--- start TEXT PASSAGE ---
# What are you listening to?



## FanKi (Apr 23, 2015)

Hi folks! You may now music is something awesome, and most of us enojoy listening to it, so I decided to open a thread with the intention of sharing! And you know what? Thanks to @Cricket VS now we can share youtube videos easily so... Yeeeeha! :biggrin:

Don't know you, but I love listening to new artists, new styles or genres, cuz music is great :laugh:


I'll start with "Summer breeze", from an spanish rapper named 'Elphomega'. It's not only in spanish, as it's featured with an American artist, and she does it sweet.
(will probably translate the spanish fragment if someone is interestedxD)






What are you listening to? :vs_smile:


----------



## ARTadmin (Mar 9, 2013)

I am unwinding a bit and listening to this one...


----------



## Okami (Aug 11, 2015)

A few days ago I started listening to the following song:vs_music:






I like to listen to Power Metal. It's a bit harder than the mainstream pop, but the songs have a melody and you can understand the text :wink:


----------



## FanKi (Apr 23, 2015)

@Cricket VS Wuuu, wonderful voice!

@Okami That band reminds me to Sonata Artica, not my kind of music but god they sound too good >.< Nice guitar solo :3


----------



## ARTadmin (Mar 9, 2013)

FanKi said:


> @Cricket VS Wuuu, wonderful voice!
> 
> @Okami That band reminds me to Sonata Artica, not my kind of music but god they sound too good >.< Nice guitar solo :3


I absolutely love listening to her sing. 

She has an amazing voice.


----------



## Melody Jeoulex (Apr 29, 2015)

missing someone so much since I moved to another country...:vs_sob:


----------



## leighann (May 10, 2015)
--- end TEXT PASSAGE ---
### GIVEN EXERCISE A
List every distinct username that appears in a post header of the music thread above.
--- start EXTRACTED DATA ---
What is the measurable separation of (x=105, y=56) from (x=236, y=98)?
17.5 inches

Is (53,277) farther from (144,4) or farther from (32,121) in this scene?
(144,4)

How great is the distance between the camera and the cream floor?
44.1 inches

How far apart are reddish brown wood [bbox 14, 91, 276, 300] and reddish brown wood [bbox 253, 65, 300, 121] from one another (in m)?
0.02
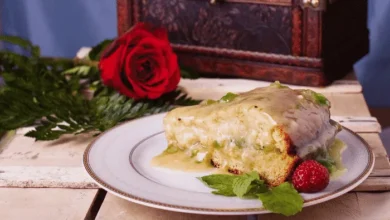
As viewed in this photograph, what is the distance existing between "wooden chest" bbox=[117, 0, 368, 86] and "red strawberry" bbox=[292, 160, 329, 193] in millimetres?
612

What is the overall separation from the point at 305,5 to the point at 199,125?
0.53 m

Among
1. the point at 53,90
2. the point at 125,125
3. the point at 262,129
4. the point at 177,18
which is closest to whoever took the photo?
the point at 262,129

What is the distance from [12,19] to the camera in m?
2.40

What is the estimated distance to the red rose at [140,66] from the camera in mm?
1432

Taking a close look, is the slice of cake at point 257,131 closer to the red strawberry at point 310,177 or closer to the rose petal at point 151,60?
the red strawberry at point 310,177

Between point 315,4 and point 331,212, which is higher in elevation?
point 315,4

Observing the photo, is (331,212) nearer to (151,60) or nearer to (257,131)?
(257,131)

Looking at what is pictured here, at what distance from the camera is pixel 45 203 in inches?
41.6

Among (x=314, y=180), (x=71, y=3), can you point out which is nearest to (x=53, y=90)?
(x=314, y=180)

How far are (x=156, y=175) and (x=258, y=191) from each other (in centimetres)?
17

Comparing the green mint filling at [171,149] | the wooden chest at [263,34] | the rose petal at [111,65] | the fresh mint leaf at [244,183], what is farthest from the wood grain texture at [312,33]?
the fresh mint leaf at [244,183]

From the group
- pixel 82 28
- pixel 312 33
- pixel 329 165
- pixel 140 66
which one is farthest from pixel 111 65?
pixel 82 28

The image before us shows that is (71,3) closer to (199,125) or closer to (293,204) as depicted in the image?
(199,125)

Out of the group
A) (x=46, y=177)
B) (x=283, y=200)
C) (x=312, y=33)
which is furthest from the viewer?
(x=312, y=33)
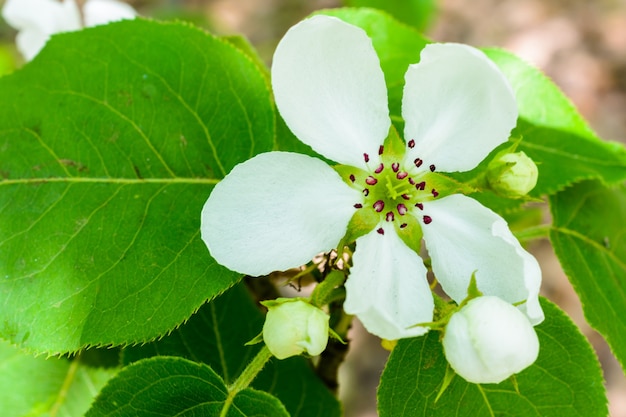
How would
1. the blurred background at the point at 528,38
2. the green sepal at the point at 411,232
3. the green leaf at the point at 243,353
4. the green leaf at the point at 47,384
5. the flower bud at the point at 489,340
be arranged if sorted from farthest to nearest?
--- end EXTRACTED DATA ---
### GIVEN EXERCISE B
In the records, starting at the line that contains "Among (x=314, y=180), (x=71, y=3), can" and ending at the end of the records, swap "closer" for "nearer" and keep everything else unchanged. Omit the pictures from your answer.

### FINISHED ANSWER A
FanKi, ARTadmin, Okami, Melody Jeoulex, leighann

### FINISHED ANSWER B
Among (x=314, y=180), (x=71, y=3), can you point out which is nearest to (x=53, y=90)?
(x=314, y=180)

How far are (x=156, y=175) and (x=258, y=191) from each other (in centimetres)?
17

Comparing the green mint filling at [171,149] | the wooden chest at [263,34] | the rose petal at [111,65] | the fresh mint leaf at [244,183], what is farthest from the wood grain texture at [312,33]?
the fresh mint leaf at [244,183]

From the group
- pixel 82 28
- pixel 312 33
- pixel 329 165
- pixel 140 66
which one is farthest from pixel 111 65?
pixel 82 28

The image before us shows that is (71,3) nearer to (199,125) or nearer to (293,204) as depicted in the image?
(199,125)

Out of the group
A) (x=46, y=177)
B) (x=283, y=200)
C) (x=312, y=33)
which is furthest from the viewer?
(x=312, y=33)
How would
1. the blurred background at the point at 528,38
2. the green sepal at the point at 411,232
3. the green leaf at the point at 243,353
4. the green leaf at the point at 47,384
5. the flower bud at the point at 489,340
be arranged if sorted from farthest to nearest?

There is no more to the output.